Expose a Python interface for inference functions #4409

jbachurski · 2022-08-04T10:28:34Z

Exposes a node-level API for performing type/shape inference to Python bindings.

Description
(Updated)

Adds a low-level function OpSchema._infer_node_outputs, to which serialised protobuf bytes are passed - arguments: schema, node, input types, input data/other inference context arguments, returns: inferred output types.
Adds a public interface shape_inference.infer_node_outputs:

def infer_node_outputs(
     schema: onnx.defs.OpSchema,
     node: onnx.NodeProto,
     input_types: Dict[str, onnx.TypeProto],
     input_data: Optional[Dict[str, onnx.TensorProto]] = None,
     input_sparse_data: Optional[Dict[str, onnx.SparseTensorProto]] = None,
 ) -> Dict[str, onnx.TypeProto]:  # output_types

Underneath this performs validation of passed in nodes/types, ValidationErrors and InferenceErrors are raised.
Should be the only used function, OpSchema._infer_node_outputs is internal to the implementation.
input_types keys are named like node declares its inputs.
input_data and input_sparse_data are used for passing in known constant inputs (as per C++ usage).
Could implement passing in partial data propagation results and GraphInferenceContext in the future.
Adds test cases for some inference calls from the Python side.

Motivation and Context

See Exposing a Python interface for calling inference functions #4405

jbachurski · 2022-08-09T08:58:30Z

@gramalingam Would you mind viewing the proposal if this sort of interface would work? In the future it could be extended to support the other arguments, they could be optional so it's backward compatible.

onnx/defs/schema.h

gramalingam · 2022-08-09T21:42:28Z

Updating the pyi definition for OpSchema would be useful.

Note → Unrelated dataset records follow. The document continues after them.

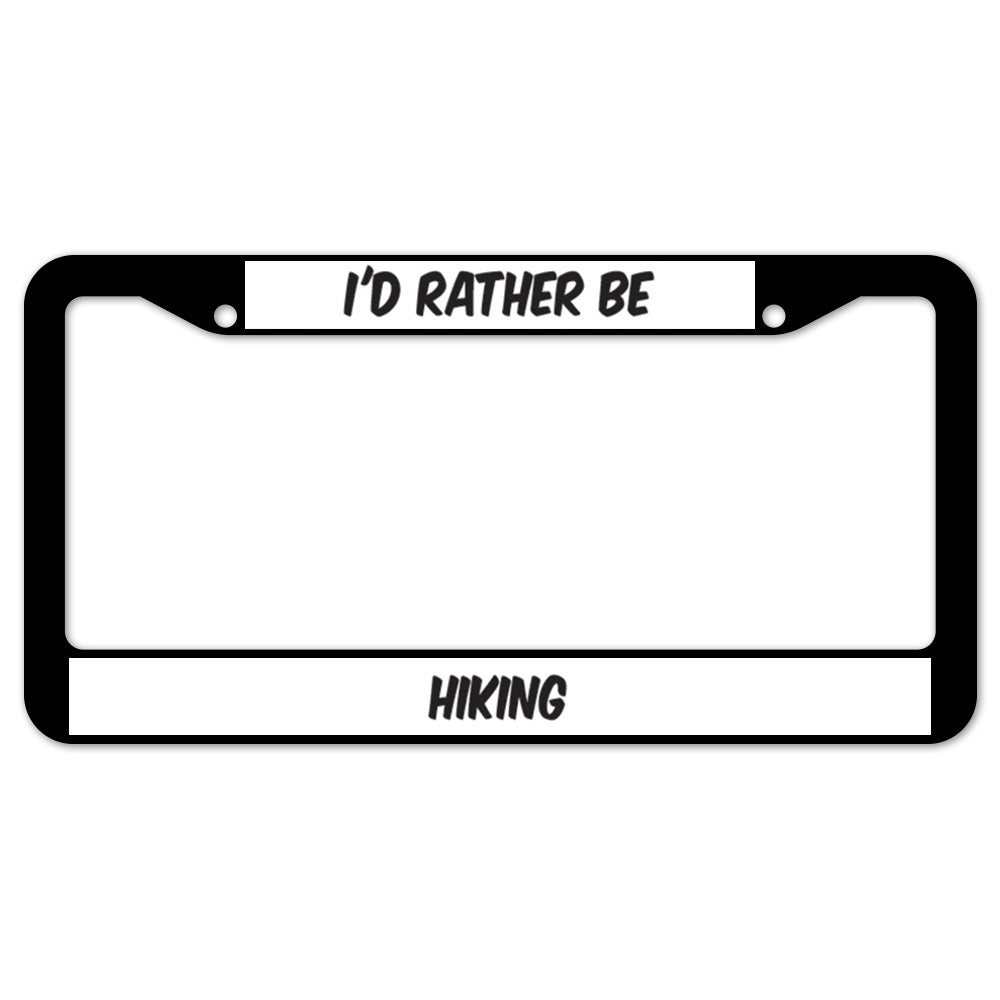 I'd Rather Be Hiking License Plate Frame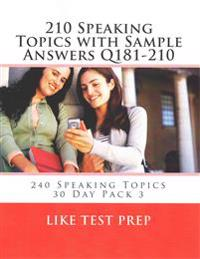 210 Speaking Topics with Sample Answers Q181-210: 240 Speaking Topics 30 Day Pack 3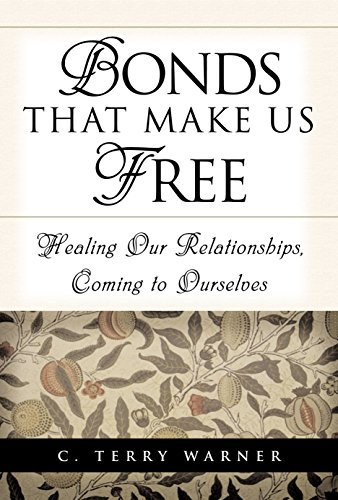 bonds-that-make-us-free-healing-our-relationship-coming-to-ourselves
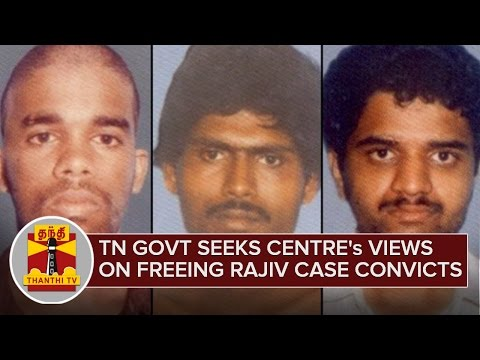 Tamil-Nadu-Govt-seeks-Centres-views-on-Freeing-Rajiv-Case-Convicts-03-03-2016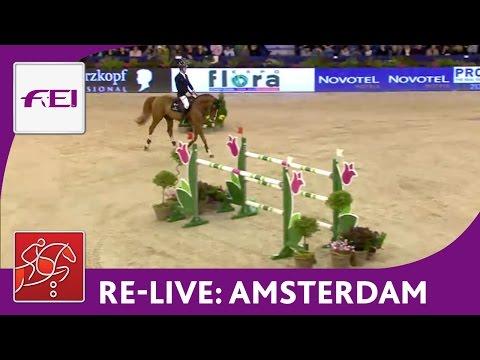 Re-Live - FEI Grand Prix Jumping - Amsterdam 2015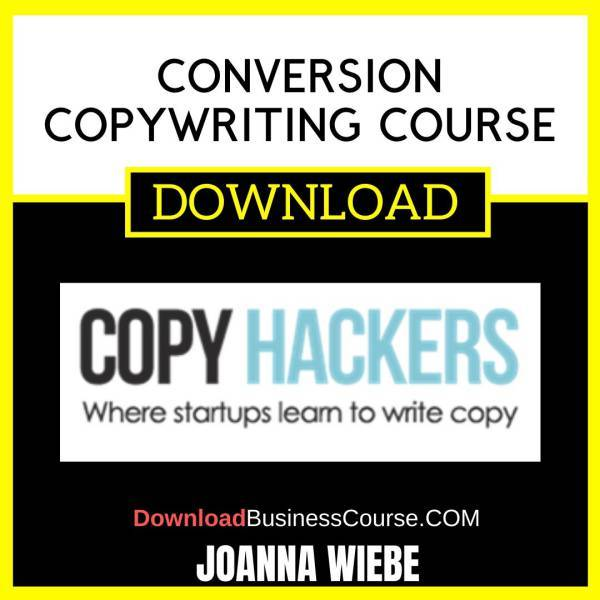 Joanna Wiebe Conversion Copywriting Course FREE DOWNLOAD
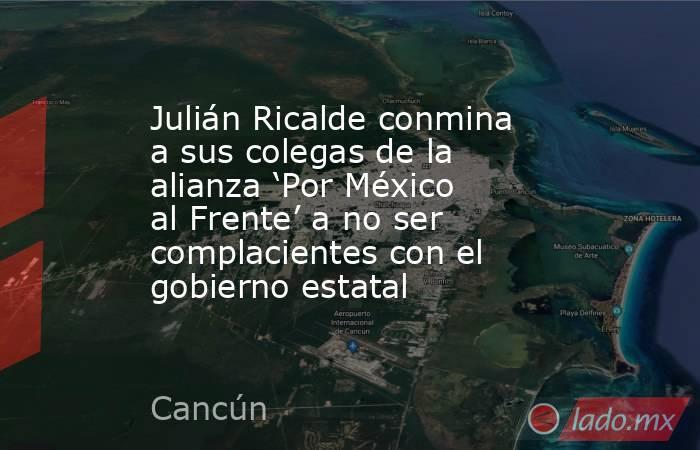Julián Ricalde conmina a sus colegas de la alianza 'Por México al Frente' a no ser complacientes con el gobierno estatal. Noticias en tiempo real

onnx/test/inference_function_test.py

onnx/cpp2py_export.cc

jbachurski · 2022-08-10T10:11:10Z

I think it might be useful to promote an API like this as a wrapper around the raw C++ method (that is, make if part of the public API instead of something in just this test-file). But, for that, I don't think we would want node to be optional. And am not sure about num_outputs either.

When it comes to the Python-side interface: A node has input/output names, operator name & domain, attributes. Own name and docstring don't matter. We are missing basically only the operator version it seems, and the input types. I see some variations of the possible signature:

Inputs & outputs
- list[TypeProto] - we already have an ordering of fields inside the node. Node inputs/outputs are positional anyway, so making it explicit with ordering in a list seems okay.
- dict[str, TypeProto] - since the node names the fields in definition. On the other hand since the node has to get created explicitly first anyway in this approach we might as well use the names that are within the node. I think this shouldn't mess with generics etc. since if we use a name multiple times is has to have the same type - we get some very simple consistency check.
Operator version
- version: int - get the current operator schema from a list at this current version based on what is in the node.
- OpSchema- make the user explicitly provide the schema themselves. Is more redundant, since the Node already has the domain and identifier defined.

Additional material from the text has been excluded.